14/01/2009

Aluguel: atenção com regras de seguro

Fonte: O Estado de S. Paulo

Resolução do CNSP e da Susep estipulou as regras
para contratos de seguro de fiança locatícia

Uma resolução do Conselho Nacional de Seguros Privados e da Superintendência de Seguros Privados (Susep) publicada no fim do ano passado fixou as regras e características gerais dos contratos de seguro de fiança locatícia – aquele que garante o pagamento de indenização ao segurado dos prejuízos que venha a sofrer em decorrência de inadimplência do locatário em relação ao aluguel de imóvel.

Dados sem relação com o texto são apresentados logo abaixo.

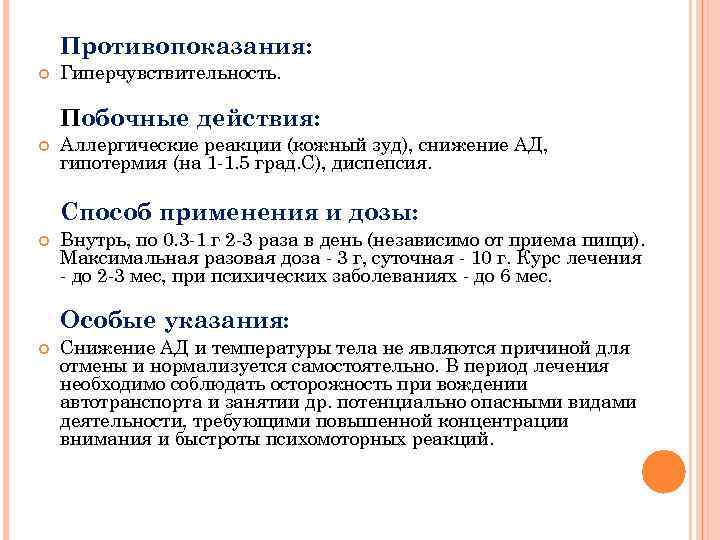 Противопоказания: Гиперчувствительность. Побочные действия: Аллергические реакции (кожный зуд), снижение АД, гипотермия (на 1 -1.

Dentre as principais regras definidas, está a de que o prazo de vigência do contrato do seguro deve ser o mesmo do respectivo contrato de locação, na forma regulamentada pela Susep. Na opinião de Karin Veloso Mazorca, advogada da Associação Brasileira de Defesa do Consumidor (Pro Teste), a mudança é benéfica para o consumidor. “Quando a vigência do seguro se encerra antes do contrato do aluguel, o locatário corre o risco de não conseguir fazer outro seguro e ser obrigado a fazer um depósito ou conseguir um fiador”, diz. O aposentado Renê Estevam Pierassi paga aluguel de imóvel e utiliza o seguro de fiança como garantia. “No meu caso, isso vai causar alterações, pois o contrato de locação acabou em dezembro, mas a vigência do seguro acaba só em abril do ano que vem”, explica.

Outras regras definidas pela resolução são que os contratos dessa modalidade de seguro devem oferecer cobertura somente de imóveis em território brasileiro e fica vedada a contratação de mais de um seguro de fiança locatícia cobrindo o mesmo contrato de locação.

De acordo com a última Pesquisa sobre Valores de Locação, realizada pelo Sindicato das Empresas de Compra, Venda, Locação e Administração de Imóveis Residenciais e Comerciais de São Paulo (Secovi-SP), em novembro de 2008, a maior parte dos contratos de locação utilizou como garantia o fiador (49%), enquanto que o depósito foi usado em aproximadamente um terço dos imóveis das imobiliárias que colaboraram com essa pesquisa. O seguro-fiança foi a modalidade garantidora de 18,5% das moradias. “Apesar de ainda ser a menor parte, é uma modalidade que vem crescendo nos últimos tempos, já que oferece uma garantia para o proprietário, e o inquilino não precisa pedir para ninguém ser fiador”, explica José Roberto Federighi, vice-presidente de locação do Secovi.

Para Renê Pierassi, porém, o seguro locatício não é tão vantajoso assim. “Custa 10% do valor do aluguel e tem cláusulas bem severas. Além disso, quem escolhe a seguradora não é quem paga, mas a imobiliária ou o proprietário. Não compensa, mas quando você não tem alguém que se proponha a ser fiador, é a alternativa”, diz.